Following Up on a Debian Bug
What happens when you make one contribution to Debian? You get that irresistible urge to follow up. Human beings are so predictable in doing things that are rewarding.
I wrote about my first real contribution to Debian the other day. My merge request was accepted and the patches I made landed in the unstable version of Debian.
I had a full-blown installation of Debian Unstable running on my hard disk by then. It is kind of funny how you install unstable (also called sid). You first install a stable version. And then you go to
/etc/apt/sources.list and make it point to unstable. And then you
apt full-upgrade your system. That’s it. You are now “unstable”. I also went ahead and installed KDE Plasma - the winner of DE showoff in free software camp. I installed a hundred Matrix clients and discovered this glossy one called Mirage. I reveled in some nostalgia looking at Synaptic package manager (and XFCE before installing KDE). I setup Kmail. I setup an schroot for package testing. And by then Praveen had found a critical bug in the node-yarnpkg package.

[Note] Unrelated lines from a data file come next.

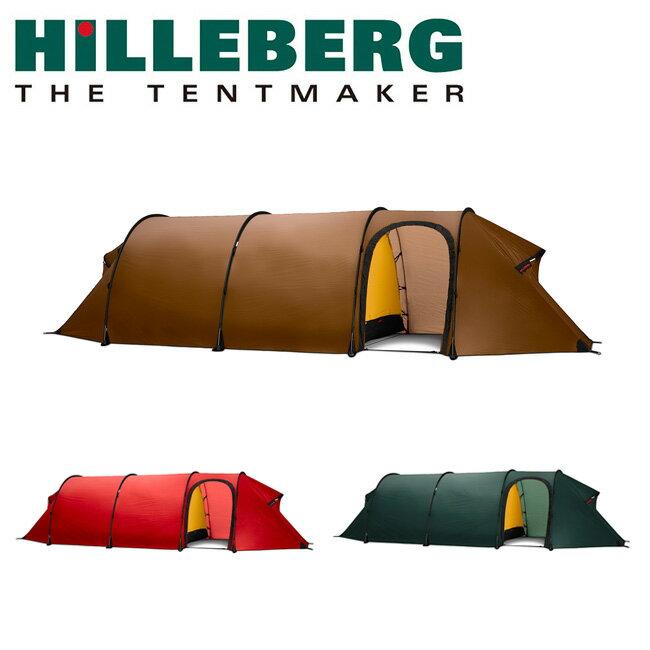 HILLEBERG ヒルバーグ テント トンネル型 3人用 アウトドア キャンプ ケロン3 GT 12770011 【TENTARP】【TENT】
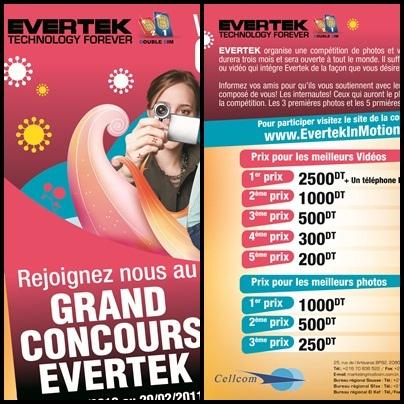 Evertek croit aux talents des Tunisiens et le prouve en organisant un grand concours national : Envoyez nous votre création en photo ou en vidéo et les gagnants seront récompensés !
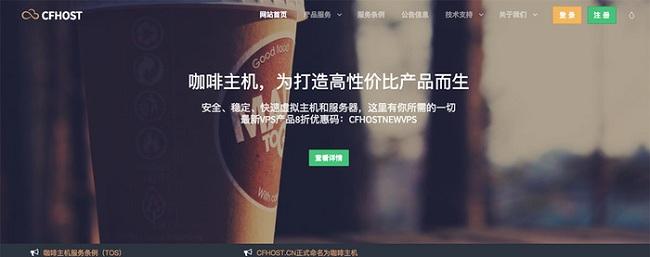 咖啡主机香港VPS主机月付18元起,美国VPS主机月付17元起-VPS推荐网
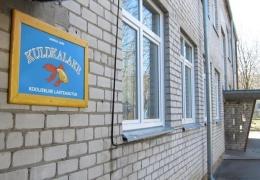 """Бывший директор детского сада """"Золотая рыбка"""" оспорила свое сокращение в суде"""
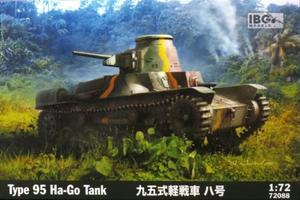 1/72 日・九五式軽戦車ハ号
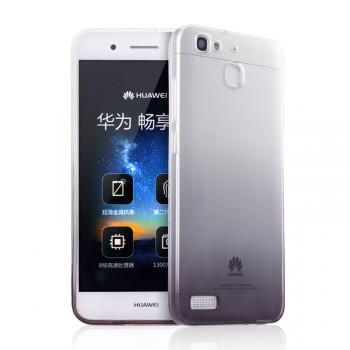 Силиконовый матовый полупрозрачный градиентный чехол для Huawei GR3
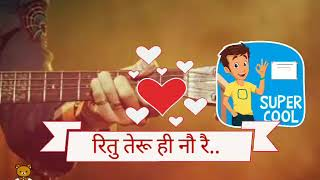 Hey Ritu! Whatsapp Status Garhwali Song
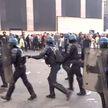 Антиковидные протесты во Франции: почти 100 человек задержаны
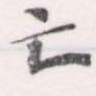 HNG056-0584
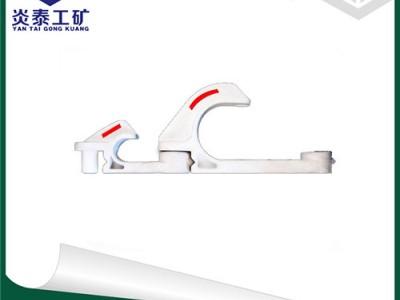 山东地区供应矿用PVC电缆挂钩 抗阻燃的电缆挂钩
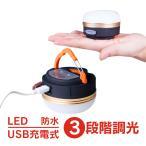 LED ランタン ライト アウトドア 充電 防水 マグネット 3モード ad276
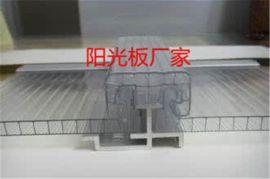 聚碳酸酯锁扣阳光板,U型pc锁扣阳光板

Till then we were happy that yarn is shipped and Praveen even suggested that I write a yarn plugin similar to rubygems-integration as my next contribution. But then things went bad. The yarnpkg we had shipped would fail at installing packages if
~/.cache/yarn was empty. I installed yarnpkg on my own fresh unstable and reproduced the same issue. Praveen suspected my hacky second patch to be the issue. But I knew that the function call I had patched out was only doing something non-critical. But how do I prove it? The only way was to fix the broken package.
I first tried a bisect (although I could have used
git bisect I did this by hand) to see if I could pin-point a later commit to be the issue. (The debian-js team is so fast that they had made a dozen commits on that package after mine). I
git checkout c122f5c2 which is the last commit I made and built the package. This time the
yarnpkg command was working even though I removed
~/.cache/yarn. Then I switched to a commit somewhere in between mine and the most recent and repeated the test. It was failing. I was convinced that something had changed after my commit.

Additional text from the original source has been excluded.